150. Visions

Their journey continued to Teliph, a feral world not far from Erioch and it took them three weeks to get there.
They lost most of the human crew on a ship of 7th company, because it was boarded by daemons on the second jump. Apart from this it was an uneventful journey.
For Vox and Titus, however, these times harboured challenges as yet unknown. Strenuous negotiations with Sanguinius ate up precious time Vox should have spent bridging the new rift with her sisters. When the Primarch had been in charge, she had still gained the upper hand in certain situations and to feel him hovering behind her consciousness made her anxious for the moment he would take over again. From this arose a severe mental exhaustion that interfered with her presence in the chapter. 
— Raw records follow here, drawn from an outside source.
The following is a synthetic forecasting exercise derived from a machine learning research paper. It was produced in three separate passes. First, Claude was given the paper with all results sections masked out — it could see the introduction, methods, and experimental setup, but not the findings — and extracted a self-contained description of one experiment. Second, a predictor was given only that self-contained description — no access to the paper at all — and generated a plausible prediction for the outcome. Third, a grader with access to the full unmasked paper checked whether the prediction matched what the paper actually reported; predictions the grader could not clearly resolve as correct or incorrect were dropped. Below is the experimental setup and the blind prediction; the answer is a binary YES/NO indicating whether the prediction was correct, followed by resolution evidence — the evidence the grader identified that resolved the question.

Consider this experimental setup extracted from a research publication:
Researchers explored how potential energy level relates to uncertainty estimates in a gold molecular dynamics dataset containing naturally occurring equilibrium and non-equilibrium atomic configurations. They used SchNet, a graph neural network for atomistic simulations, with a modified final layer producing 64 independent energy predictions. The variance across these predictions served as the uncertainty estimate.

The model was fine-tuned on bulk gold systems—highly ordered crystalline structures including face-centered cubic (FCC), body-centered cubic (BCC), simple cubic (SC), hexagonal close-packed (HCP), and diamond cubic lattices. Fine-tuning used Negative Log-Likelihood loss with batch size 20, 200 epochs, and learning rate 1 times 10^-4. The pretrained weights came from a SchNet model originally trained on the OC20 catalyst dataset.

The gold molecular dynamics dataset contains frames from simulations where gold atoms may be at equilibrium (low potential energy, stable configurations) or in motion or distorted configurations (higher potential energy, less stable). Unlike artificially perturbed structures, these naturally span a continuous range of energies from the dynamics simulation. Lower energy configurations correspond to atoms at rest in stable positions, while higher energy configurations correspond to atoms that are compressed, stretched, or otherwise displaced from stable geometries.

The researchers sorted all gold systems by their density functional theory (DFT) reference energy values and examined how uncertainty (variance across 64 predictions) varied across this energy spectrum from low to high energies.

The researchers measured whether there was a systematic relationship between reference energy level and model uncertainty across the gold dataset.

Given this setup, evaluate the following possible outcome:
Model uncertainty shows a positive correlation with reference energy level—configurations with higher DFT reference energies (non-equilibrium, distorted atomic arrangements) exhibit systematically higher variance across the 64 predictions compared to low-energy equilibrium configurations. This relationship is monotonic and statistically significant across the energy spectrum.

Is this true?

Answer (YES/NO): NO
To get a temporary handle on this, they chose to merge their minds as often as they could. Doing this, had been an odd perk and a double sided sword up until now. In the twenty nights the trip lasted, they were hit by the already known difficulties head-on. When her dreams slipped over to him, Titus was unable to enter half sleep which proved dangerous in his training regime during the day. Sanguinius meanwhile used all this as proof that he should be the one guiding their journey and his demands that Vox hand over her body grew louder every day.
They pushed back steadily but soon Vox was forced to carry out this battle alone every second night. Titus had narrowly escaped severe injury after two nights of unrest in a row and they saw themselves forced to thin out the frequency of their contacts.
Under these circumstances the few attempts of talking to Celeste and Saphane were futile. Especially Celeste had the uncanny knack to hide behind Saphane and melt away into the background while they exchanged a few stiff and quite impersonal phrases with the first chaplain.
Neither Vox nor Titus had the mental capacity to intervene. When they reached real space close to Teliph, she urged him to spend a few nights in his own room because they both were bordering on the incoherent.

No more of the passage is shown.